• **What is being asked**
Print every one of the entries below word for word, keeping their order and line breaks.

[start Data for this exercise]

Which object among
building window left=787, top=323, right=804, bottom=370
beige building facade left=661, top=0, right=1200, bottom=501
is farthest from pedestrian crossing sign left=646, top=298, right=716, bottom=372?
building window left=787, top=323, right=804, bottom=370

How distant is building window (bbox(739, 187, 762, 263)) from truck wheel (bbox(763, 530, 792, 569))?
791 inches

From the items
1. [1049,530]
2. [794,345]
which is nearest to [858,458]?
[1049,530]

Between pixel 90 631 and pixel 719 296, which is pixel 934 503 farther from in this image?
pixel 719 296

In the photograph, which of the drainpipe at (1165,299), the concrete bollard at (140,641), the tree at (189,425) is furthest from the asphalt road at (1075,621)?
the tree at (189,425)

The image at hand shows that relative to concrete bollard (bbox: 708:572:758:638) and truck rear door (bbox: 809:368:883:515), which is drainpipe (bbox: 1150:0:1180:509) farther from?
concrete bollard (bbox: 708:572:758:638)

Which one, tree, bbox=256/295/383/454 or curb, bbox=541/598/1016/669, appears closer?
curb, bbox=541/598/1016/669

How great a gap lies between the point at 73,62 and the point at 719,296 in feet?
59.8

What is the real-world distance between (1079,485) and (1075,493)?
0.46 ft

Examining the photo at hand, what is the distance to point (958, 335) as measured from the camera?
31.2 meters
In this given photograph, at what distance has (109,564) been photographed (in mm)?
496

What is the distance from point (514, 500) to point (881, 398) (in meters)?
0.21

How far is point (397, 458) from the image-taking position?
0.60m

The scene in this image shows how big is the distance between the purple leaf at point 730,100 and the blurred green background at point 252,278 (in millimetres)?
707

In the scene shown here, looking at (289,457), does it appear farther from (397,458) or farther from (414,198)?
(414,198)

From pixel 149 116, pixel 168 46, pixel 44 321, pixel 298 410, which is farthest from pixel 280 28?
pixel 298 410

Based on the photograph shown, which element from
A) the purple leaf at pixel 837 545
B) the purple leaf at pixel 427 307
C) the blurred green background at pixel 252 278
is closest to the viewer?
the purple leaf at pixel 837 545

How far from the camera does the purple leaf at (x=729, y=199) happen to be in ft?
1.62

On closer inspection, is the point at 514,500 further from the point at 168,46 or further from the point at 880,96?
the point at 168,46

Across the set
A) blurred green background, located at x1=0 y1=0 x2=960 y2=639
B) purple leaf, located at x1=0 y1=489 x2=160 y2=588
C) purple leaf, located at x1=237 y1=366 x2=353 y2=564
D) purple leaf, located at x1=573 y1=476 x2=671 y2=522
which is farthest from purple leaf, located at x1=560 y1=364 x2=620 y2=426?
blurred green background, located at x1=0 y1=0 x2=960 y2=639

[end Data for this exercise]

• **Full output**
Which object among
building window left=787, top=323, right=804, bottom=370
beige building facade left=661, top=0, right=1200, bottom=501
is farthest from pedestrian crossing sign left=646, top=298, right=716, bottom=372?
building window left=787, top=323, right=804, bottom=370

How distant is building window (bbox(739, 187, 762, 263)) from truck wheel (bbox(763, 530, 792, 569))?
791 inches

From the items
1. [1049,530]
2. [794,345]
which is nearest to [858,458]?
[1049,530]

Between pixel 90 631 and pixel 719 296, which is pixel 934 503 farther from in this image?
pixel 719 296

In the photograph, which of the drainpipe at (1165,299), the concrete bollard at (140,641), the tree at (189,425) is furthest from the asphalt road at (1075,621)?
the tree at (189,425)

The image at hand shows that relative to concrete bollard (bbox: 708:572:758:638) and truck rear door (bbox: 809:368:883:515), which is drainpipe (bbox: 1150:0:1180:509) farther from?
concrete bollard (bbox: 708:572:758:638)

Which one, tree, bbox=256/295/383/454 or curb, bbox=541/598/1016/669, appears closer?
curb, bbox=541/598/1016/669

How great a gap lies between the point at 73,62 and the point at 719,296 in feet?
59.8

What is the real-world distance between (1079,485) and (1075,493)?
0.46 ft

Examining the photo at hand, what is the distance to point (958, 335) as measured from the camera?
31.2 meters
In this given photograph, at what distance has (109,564) been photographed (in mm)?
496

What is the distance from point (514, 500) to point (881, 398) (in meters)?
0.21

How far is point (397, 458) from the image-taking position?
0.60m

The scene in this image shows how big is the distance between the purple leaf at point 730,100 and the blurred green background at point 252,278 (in millimetres)?
707

In the scene shown here, looking at (289,457), does it appear farther from (397,458) or farther from (414,198)?
(414,198)

From pixel 149 116, pixel 168 46, pixel 44 321, pixel 298 410, which is farthest from pixel 280 28?
pixel 298 410

Based on the photograph shown, which element from
A) the purple leaf at pixel 837 545
B) the purple leaf at pixel 427 307
C) the blurred green background at pixel 252 278
is closest to the viewer?
the purple leaf at pixel 837 545

How far from the camera does the purple leaf at (x=729, y=199) happen to be in ft?
1.62

On closer inspection, is the point at 514,500 further from the point at 168,46 or further from the point at 880,96?
the point at 168,46

Across the set
A) blurred green background, located at x1=0 y1=0 x2=960 y2=639
B) purple leaf, located at x1=0 y1=489 x2=160 y2=588
C) purple leaf, located at x1=237 y1=366 x2=353 y2=564
D) purple leaf, located at x1=573 y1=476 x2=671 y2=522
which is farthest from purple leaf, located at x1=560 y1=364 x2=620 y2=426?
blurred green background, located at x1=0 y1=0 x2=960 y2=639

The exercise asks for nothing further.